• **Job**
Reproduce the listing below in full, replacing each occurrence of "camera" with "lens" and changing nothing else.

Stored records:

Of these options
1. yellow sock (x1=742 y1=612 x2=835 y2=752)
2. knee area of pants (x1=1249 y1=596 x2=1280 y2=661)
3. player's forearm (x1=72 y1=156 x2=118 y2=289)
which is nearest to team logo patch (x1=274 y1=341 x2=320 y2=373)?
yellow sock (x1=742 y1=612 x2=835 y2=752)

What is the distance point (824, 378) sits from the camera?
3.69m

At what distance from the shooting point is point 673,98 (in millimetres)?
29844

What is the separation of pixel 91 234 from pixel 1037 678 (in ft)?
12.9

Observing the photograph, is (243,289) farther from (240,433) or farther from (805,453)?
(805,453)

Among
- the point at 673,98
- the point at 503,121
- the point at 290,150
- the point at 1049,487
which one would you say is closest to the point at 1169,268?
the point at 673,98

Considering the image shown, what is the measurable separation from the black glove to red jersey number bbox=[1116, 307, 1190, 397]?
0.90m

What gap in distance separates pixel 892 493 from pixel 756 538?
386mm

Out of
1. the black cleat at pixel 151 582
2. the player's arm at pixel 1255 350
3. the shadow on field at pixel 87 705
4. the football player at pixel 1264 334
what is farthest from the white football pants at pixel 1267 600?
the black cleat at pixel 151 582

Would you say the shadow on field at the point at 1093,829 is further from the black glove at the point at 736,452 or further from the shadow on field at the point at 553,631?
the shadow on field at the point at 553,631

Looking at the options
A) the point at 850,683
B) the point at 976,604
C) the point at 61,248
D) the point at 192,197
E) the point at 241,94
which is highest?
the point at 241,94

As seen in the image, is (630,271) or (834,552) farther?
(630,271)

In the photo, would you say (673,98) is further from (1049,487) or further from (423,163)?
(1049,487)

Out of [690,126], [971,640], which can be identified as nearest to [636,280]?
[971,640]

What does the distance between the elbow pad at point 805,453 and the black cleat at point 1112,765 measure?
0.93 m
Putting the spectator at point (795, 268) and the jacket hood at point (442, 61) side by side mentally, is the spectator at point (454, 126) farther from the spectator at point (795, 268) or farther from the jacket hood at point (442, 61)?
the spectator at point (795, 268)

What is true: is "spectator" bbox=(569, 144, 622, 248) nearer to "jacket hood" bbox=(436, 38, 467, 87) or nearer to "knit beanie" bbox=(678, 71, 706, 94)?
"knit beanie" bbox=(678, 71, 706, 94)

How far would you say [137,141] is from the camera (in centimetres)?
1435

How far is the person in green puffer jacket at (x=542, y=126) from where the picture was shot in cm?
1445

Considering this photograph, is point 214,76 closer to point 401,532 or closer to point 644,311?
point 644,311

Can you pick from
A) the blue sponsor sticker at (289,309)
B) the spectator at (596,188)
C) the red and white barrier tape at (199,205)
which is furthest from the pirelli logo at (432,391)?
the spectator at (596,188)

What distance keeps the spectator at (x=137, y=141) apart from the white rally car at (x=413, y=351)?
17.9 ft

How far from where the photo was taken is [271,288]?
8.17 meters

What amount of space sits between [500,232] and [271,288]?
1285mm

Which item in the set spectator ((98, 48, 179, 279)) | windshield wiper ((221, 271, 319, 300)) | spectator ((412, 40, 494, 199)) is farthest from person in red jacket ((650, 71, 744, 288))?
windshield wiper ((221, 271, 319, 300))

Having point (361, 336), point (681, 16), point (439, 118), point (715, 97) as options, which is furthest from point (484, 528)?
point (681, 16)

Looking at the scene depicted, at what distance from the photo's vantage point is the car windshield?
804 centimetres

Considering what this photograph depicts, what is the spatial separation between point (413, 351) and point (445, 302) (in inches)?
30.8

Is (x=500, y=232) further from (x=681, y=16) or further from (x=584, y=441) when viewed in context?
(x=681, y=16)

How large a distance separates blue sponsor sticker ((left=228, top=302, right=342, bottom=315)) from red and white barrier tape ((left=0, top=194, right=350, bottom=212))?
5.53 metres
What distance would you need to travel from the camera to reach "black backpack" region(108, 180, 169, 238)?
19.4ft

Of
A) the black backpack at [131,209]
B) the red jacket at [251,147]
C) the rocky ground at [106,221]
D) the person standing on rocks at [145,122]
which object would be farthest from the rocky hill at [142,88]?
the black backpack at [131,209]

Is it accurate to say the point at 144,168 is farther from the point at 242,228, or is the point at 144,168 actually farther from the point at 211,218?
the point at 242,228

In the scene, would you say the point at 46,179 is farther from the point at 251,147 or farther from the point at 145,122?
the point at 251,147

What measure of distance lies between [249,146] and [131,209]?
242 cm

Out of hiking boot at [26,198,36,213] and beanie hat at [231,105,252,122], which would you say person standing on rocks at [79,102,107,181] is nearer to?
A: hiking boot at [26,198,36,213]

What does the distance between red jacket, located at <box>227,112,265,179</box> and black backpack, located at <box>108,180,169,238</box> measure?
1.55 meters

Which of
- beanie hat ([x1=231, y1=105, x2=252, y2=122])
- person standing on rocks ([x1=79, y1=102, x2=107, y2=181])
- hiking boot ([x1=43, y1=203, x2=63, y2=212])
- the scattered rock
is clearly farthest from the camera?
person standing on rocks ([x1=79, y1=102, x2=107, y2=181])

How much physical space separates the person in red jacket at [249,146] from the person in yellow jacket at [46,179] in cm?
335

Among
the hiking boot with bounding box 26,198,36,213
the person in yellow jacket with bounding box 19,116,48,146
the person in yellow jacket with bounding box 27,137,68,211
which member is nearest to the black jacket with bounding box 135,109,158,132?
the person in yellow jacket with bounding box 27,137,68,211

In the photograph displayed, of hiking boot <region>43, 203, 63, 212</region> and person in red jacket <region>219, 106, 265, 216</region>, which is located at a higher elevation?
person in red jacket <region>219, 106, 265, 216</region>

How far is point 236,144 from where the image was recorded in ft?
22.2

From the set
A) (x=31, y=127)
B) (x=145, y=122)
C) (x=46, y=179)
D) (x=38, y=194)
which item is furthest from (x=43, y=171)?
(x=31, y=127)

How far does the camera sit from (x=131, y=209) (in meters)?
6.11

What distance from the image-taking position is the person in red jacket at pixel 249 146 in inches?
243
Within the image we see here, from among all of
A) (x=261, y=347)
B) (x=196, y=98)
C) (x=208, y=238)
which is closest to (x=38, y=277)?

• **Exercise answer**
Of these options
1. yellow sock (x1=742 y1=612 x2=835 y2=752)
2. knee area of pants (x1=1249 y1=596 x2=1280 y2=661)
3. player's forearm (x1=72 y1=156 x2=118 y2=289)
which is nearest to team logo patch (x1=274 y1=341 x2=320 y2=373)?
yellow sock (x1=742 y1=612 x2=835 y2=752)

What is the distance point (824, 378) sits from the lens?
3.69m

At what distance from the shooting point is point 673,98 (in millimetres)?
29844

What is the separation of pixel 91 234 from pixel 1037 678 (in ft)?
12.9

Observing the photograph, is (243,289) farther from (240,433) or farther from (805,453)?
(805,453)

Among
- the point at 673,98
- the point at 503,121
- the point at 290,150
- the point at 1049,487
which one would you say is closest to the point at 1169,268?
the point at 673,98

Considering the image shown, what is the measurable separation from the black glove to red jersey number bbox=[1116, 307, 1190, 397]?
0.90m

What gap in distance separates pixel 892 493 from pixel 756 538?
386mm

Out of
1. the black cleat at pixel 151 582
2. the player's arm at pixel 1255 350
3. the shadow on field at pixel 87 705
4. the football player at pixel 1264 334
what is farthest from the white football pants at pixel 1267 600?
the black cleat at pixel 151 582

Would you say the shadow on field at the point at 1093,829 is further from the black glove at the point at 736,452 or further from the shadow on field at the point at 553,631?
the shadow on field at the point at 553,631

Looking at the options
A) the point at 850,683
B) the point at 976,604
C) the point at 61,248
D) the point at 192,197
E) the point at 241,94
which is highest?
the point at 241,94

As seen in the image, is (630,271) or (834,552) farther?
(630,271)

In the photo, would you say (673,98) is further from (1049,487) or further from (423,163)?
(1049,487)

Out of [690,126], [971,640], which can be identified as nearest to [636,280]?
[971,640]

What does the distance between the elbow pad at point 805,453 and the black cleat at point 1112,765 measure?
0.93 m
Putting the spectator at point (795, 268) and the jacket hood at point (442, 61) side by side mentally, is the spectator at point (454, 126) farther from the spectator at point (795, 268) or farther from the jacket hood at point (442, 61)?
the spectator at point (795, 268)

What is true: is "spectator" bbox=(569, 144, 622, 248) nearer to "jacket hood" bbox=(436, 38, 467, 87) or nearer to "knit beanie" bbox=(678, 71, 706, 94)?
"knit beanie" bbox=(678, 71, 706, 94)

How far would you say [137,141] is from the lens (in centimetres)?
1435

How far is the person in green puffer jacket at (x=542, y=126) from where the picture was shot in cm?
1445

Considering this photograph, is point 214,76 closer to point 401,532 or closer to point 644,311?
point 644,311

Can you pick from
A) the blue sponsor sticker at (289,309)
B) the spectator at (596,188)
C) the red and white barrier tape at (199,205)
which is furthest from the pirelli logo at (432,391)?
the spectator at (596,188)

What distance keeps the spectator at (x=137, y=141) apart from the white rally car at (x=413, y=351)?
17.9 ft

How far from where the photo was taken is [271,288]?
8.17 meters

What amount of space sits between [500,232] and [271,288]?
1285mm

Which item in the set spectator ((98, 48, 179, 279)) | windshield wiper ((221, 271, 319, 300)) | spectator ((412, 40, 494, 199)) is farthest from person in red jacket ((650, 71, 744, 288))?
windshield wiper ((221, 271, 319, 300))

Having point (361, 336), point (681, 16), point (439, 118), point (715, 97) as options, which is furthest from point (484, 528)?
point (681, 16)

Looking at the scene depicted, at what distance from the photo's vantage point is the car windshield?
804 centimetres

Considering what this photograph depicts, what is the spatial separation between point (413, 351) and point (445, 302) (in inches)?
30.8

Is (x=500, y=232) further from (x=681, y=16) or further from (x=584, y=441) when viewed in context?
(x=681, y=16)

How large a distance separates blue sponsor sticker ((left=228, top=302, right=342, bottom=315)) from red and white barrier tape ((left=0, top=194, right=350, bottom=212))?
5.53 metres
What distance would you need to travel from the lens to reach "black backpack" region(108, 180, 169, 238)?
19.4ft

Of
A) the black backpack at [131,209]
B) the red jacket at [251,147]
C) the rocky ground at [106,221]
D) the person standing on rocks at [145,122]
which object would be farthest from the rocky hill at [142,88]?
the black backpack at [131,209]

Is it accurate to say the point at 144,168 is farther from the point at 242,228, or is the point at 144,168 actually farther from the point at 211,218?
the point at 242,228

In the scene, would you say the point at 46,179 is farther from the point at 251,147 or farther from the point at 145,122?
the point at 251,147

What measure of distance lies between [249,146] and [131,209]?
242 cm

Out of hiking boot at [26,198,36,213] and beanie hat at [231,105,252,122], which would you say person standing on rocks at [79,102,107,181] is nearer to?
A: hiking boot at [26,198,36,213]

What does the distance between red jacket, located at <box>227,112,265,179</box> and black backpack, located at <box>108,180,169,238</box> measure?
1.55 meters

Which of
- beanie hat ([x1=231, y1=105, x2=252, y2=122])
- person standing on rocks ([x1=79, y1=102, x2=107, y2=181])
- hiking boot ([x1=43, y1=203, x2=63, y2=212])
- the scattered rock
is clearly farthest from the lens?
person standing on rocks ([x1=79, y1=102, x2=107, y2=181])

How much physical space separates the person in red jacket at [249,146] from the person in yellow jacket at [46,179] in cm?
335

Among
the hiking boot with bounding box 26,198,36,213
the person in yellow jacket with bounding box 19,116,48,146
the person in yellow jacket with bounding box 27,137,68,211
which member is nearest to the black jacket with bounding box 135,109,158,132?
the person in yellow jacket with bounding box 27,137,68,211

In the photograph displayed, of hiking boot <region>43, 203, 63, 212</region> and person in red jacket <region>219, 106, 265, 216</region>, which is located at a higher elevation?
person in red jacket <region>219, 106, 265, 216</region>

How far is point 236,144 from where the image was recorded in ft?
22.2

From the set
A) (x=31, y=127)
B) (x=145, y=122)
C) (x=46, y=179)
D) (x=38, y=194)
which item is furthest from (x=43, y=171)?
(x=31, y=127)

How far does the lens sit from (x=131, y=209) (in meters)?
6.11

What distance from the image-taking position is the person in red jacket at pixel 249 146 in inches?
243
Within the image we see here, from among all of
A) (x=261, y=347)
B) (x=196, y=98)
C) (x=208, y=238)
which is closest to (x=38, y=277)?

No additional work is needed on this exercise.